START Source document

We thus had an inclusive and very high-powered group of people. When anyone questioned whether developers would balk at our recommendations, Jim Rouse was there to be reassuring and even eloquent about the timeliness and urgency of what we were proposing. Probably no one fully appreciated that Jim Rouse’s views were hardly representative of his profession. He was the country’s most creative and progressive developer, a believer in big government interventions, who frequently quoted David Burnham’s ringing injunction: “Make no little plans—they have no power to stir men’s souls.” Rouse famously debated Jane Jacobs, who distrusted government and favored organic, incremental growth.
I prepared a 25-page detailed outline for the first task force meeting and despite some expressions of surprise, task force members accepted that their black-letter recommendations could probably fit within the framework set out in the outline. We asked a writer, Phyllis Myers, whom I had worked with at Urban America, to sample opinions and report about the conflicts over growth as they were playing out around the country. She researched in-depth various controversies in Long Island and Ramapo, NY; Stuart County, FL; Northern California; and Hawaii. Later, when I was shopping for a publisher, the agent looked at the report and said, “Did you pick these places after researching where people do not buy books?”
We envisioned a popular report accessible to the lay person interested or active in growth issues. We wanted the report to be grounded in real experience, hence the frequent inclusion of photos and quotations from citizens. My wife’s Harvard roommate, Janet Mendelsohn, was the photographer. She would go on to make several award-winning environmental films. The cartoonist, Bill Hamilton, was a college classmate of mine whose work was frequently in the New Yorker. I simply provided him with the draft chapters. He asked a few questions and drew the images that effectively convey the opposing values that people bring to conflicts about private property, growth, and emerging environmental values. When I presented the proposed cartoons to Mr. Rockefeller, he took the stack and very deliberately and slowly examined each image, read the caption, then turned to the next one. Not a trace of a smile. Only one occasioned his comment. It showed a large house in severe decline as two young black teenagers looked on and one said to the other, “Do you believe that that old wreck used to belong to one of those rich old honkies in history?” Laurance looked up from the image and said, “When giving advice to the landowning class, one should be careful not to give offense to that class.” I said, yeah, that one doesn’t belong, and we scrapped it. Until that moment, I had not conceived of the report as directed at the landowning class.
At the presentation of the report at the Smithsonian, I introduced the cartoonist, Bill Hamilton, to Rockefeller. Laurance was tall, but Hamilton, at 6’5”, towered over him. Rockefeller looked up at Hamilton and said, earnestly and with not a hint of a smile, “Humor is very important.” Hamilton gravely nodded agreement.

END Source document
START Dataset excerpt

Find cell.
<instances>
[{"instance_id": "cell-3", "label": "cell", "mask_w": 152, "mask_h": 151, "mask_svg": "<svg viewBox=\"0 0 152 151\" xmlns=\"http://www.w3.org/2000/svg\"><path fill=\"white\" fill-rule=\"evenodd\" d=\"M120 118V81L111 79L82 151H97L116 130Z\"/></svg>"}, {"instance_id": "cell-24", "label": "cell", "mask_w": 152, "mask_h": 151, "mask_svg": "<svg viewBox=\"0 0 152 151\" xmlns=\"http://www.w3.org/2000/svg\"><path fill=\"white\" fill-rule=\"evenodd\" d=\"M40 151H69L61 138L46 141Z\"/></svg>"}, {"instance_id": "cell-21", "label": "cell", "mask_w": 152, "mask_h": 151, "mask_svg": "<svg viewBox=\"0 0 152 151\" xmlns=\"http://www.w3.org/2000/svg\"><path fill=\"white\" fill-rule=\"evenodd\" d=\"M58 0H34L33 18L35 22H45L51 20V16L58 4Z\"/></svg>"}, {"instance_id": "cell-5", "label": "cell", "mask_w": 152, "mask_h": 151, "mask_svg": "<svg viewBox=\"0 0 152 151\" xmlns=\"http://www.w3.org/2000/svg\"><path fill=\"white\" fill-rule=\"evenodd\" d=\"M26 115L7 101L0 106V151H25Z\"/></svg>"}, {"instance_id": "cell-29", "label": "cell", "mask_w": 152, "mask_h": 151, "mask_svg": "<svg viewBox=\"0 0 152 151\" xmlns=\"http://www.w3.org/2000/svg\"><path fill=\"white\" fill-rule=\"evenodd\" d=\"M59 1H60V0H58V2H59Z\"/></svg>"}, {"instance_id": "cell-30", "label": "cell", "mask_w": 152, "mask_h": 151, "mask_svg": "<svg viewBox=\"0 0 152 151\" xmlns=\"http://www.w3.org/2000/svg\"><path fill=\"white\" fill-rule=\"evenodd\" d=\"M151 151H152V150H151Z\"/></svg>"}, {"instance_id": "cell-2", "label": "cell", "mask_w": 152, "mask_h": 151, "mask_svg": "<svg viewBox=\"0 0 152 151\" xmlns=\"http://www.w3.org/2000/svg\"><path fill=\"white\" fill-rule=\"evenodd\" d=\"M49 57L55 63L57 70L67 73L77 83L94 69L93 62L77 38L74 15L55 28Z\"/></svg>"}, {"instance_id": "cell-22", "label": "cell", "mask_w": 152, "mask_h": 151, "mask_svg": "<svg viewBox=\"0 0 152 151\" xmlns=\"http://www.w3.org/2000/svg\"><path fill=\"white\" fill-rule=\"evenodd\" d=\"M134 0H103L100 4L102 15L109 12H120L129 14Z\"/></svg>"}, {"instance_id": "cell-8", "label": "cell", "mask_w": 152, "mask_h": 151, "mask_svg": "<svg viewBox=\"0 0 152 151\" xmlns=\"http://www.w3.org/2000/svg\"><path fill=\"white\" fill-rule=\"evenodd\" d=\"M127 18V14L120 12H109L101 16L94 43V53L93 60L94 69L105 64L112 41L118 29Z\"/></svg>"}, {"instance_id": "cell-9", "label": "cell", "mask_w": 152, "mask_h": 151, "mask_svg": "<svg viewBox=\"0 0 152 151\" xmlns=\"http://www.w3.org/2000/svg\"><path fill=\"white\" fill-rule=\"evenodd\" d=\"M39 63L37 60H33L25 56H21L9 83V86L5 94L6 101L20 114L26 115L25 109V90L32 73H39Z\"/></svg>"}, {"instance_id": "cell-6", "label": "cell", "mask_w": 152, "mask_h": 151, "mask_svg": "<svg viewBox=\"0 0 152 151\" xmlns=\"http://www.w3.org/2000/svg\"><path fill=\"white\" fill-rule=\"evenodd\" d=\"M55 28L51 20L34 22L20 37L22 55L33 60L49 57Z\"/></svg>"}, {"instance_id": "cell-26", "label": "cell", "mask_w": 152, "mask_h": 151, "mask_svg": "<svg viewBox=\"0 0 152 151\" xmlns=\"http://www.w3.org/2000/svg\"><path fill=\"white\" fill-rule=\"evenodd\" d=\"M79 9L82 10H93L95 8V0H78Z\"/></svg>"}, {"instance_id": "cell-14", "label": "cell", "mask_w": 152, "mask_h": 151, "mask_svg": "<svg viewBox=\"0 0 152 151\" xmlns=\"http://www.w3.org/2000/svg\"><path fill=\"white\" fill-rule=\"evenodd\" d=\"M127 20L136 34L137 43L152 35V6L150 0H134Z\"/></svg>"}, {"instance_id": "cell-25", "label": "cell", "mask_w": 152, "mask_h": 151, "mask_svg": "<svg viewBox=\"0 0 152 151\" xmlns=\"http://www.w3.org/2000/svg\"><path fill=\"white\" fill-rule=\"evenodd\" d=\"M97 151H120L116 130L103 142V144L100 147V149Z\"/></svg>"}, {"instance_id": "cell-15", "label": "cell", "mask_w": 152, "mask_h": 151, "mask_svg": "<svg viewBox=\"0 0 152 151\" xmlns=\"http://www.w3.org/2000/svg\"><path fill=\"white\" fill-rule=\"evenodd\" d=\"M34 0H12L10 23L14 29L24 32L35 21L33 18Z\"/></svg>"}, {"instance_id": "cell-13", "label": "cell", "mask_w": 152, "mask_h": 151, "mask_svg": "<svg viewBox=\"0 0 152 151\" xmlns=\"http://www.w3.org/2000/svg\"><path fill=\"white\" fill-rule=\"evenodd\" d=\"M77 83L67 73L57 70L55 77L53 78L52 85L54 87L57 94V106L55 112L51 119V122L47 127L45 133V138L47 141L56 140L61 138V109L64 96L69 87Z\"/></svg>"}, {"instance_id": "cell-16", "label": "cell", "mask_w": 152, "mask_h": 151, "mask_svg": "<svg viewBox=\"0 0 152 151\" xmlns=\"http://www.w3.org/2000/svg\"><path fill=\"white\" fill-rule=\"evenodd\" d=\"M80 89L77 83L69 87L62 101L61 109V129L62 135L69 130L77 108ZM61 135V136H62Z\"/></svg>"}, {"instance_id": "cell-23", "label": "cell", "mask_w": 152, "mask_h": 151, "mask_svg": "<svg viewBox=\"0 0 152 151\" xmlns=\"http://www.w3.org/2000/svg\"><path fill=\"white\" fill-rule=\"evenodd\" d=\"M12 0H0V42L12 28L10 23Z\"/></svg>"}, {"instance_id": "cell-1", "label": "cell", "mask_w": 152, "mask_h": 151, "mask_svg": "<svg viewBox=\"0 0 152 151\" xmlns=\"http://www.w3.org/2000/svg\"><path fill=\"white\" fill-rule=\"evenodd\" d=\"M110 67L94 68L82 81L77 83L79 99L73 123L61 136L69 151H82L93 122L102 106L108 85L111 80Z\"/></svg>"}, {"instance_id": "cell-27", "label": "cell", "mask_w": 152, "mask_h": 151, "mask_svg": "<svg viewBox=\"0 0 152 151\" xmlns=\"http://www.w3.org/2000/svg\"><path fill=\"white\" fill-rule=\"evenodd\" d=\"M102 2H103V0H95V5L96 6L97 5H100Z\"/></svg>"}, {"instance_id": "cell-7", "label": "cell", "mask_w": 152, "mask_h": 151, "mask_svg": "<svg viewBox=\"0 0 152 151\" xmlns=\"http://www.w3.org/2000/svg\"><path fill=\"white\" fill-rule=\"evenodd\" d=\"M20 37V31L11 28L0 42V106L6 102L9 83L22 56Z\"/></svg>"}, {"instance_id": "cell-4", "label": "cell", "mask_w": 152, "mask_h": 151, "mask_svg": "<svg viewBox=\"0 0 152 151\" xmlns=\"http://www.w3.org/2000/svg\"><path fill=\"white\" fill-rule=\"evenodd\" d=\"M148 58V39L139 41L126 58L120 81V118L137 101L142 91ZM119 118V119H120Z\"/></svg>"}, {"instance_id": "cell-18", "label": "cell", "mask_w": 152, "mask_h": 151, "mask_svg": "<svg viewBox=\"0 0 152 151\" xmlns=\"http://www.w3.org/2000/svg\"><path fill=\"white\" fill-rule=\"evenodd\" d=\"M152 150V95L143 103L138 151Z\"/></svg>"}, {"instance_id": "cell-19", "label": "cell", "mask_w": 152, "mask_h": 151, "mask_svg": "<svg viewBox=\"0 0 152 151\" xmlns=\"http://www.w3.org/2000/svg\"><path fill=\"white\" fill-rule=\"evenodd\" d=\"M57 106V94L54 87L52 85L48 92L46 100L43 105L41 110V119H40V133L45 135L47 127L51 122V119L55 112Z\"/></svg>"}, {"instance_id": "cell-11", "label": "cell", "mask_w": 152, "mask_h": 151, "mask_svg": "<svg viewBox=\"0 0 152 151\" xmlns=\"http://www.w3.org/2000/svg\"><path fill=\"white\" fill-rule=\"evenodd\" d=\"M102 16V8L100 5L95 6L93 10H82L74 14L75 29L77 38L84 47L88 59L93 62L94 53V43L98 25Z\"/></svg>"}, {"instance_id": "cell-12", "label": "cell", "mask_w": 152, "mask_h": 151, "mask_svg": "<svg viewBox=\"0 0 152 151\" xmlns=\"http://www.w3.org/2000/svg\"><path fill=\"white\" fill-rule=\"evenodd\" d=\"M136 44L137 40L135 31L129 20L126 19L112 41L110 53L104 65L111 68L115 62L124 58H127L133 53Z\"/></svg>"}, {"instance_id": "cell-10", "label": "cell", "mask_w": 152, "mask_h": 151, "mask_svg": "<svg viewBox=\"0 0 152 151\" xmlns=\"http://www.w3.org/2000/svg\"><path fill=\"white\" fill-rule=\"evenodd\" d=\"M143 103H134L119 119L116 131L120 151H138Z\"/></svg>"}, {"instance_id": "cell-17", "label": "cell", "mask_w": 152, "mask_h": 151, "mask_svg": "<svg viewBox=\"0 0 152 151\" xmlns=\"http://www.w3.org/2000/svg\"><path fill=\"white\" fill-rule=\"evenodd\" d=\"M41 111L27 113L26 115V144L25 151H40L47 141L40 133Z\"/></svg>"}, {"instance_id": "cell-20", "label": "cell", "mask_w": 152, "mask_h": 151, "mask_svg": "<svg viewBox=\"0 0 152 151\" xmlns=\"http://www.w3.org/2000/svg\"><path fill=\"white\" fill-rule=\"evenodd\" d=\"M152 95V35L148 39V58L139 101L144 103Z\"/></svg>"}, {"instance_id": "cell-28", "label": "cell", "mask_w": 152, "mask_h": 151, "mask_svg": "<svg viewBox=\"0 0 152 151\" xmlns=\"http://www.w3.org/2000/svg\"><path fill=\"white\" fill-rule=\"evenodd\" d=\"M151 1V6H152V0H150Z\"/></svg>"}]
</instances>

END Dataset excerpt

_To-do list_
1. Repeat the passage of the task force account starting with "At the presentation" and going on through "gravely nodded agreement.", word for word.
2. According to the task force account, who was the photographer for the report?

_Solutions for each task_
1.
At the presentation of the report at the Smithsonian, I introduced the cartoonist, Bill Hamilton, to Rockefeller. Laurance was tall, but Hamilton, at 6’5”, towered over him. Rockefeller looked up at Hamilton and said, earnestly and with not a hint of a smile, “Humor is very important.” Hamilton gravely nodded agreement.

2. Janet Mendelsohn.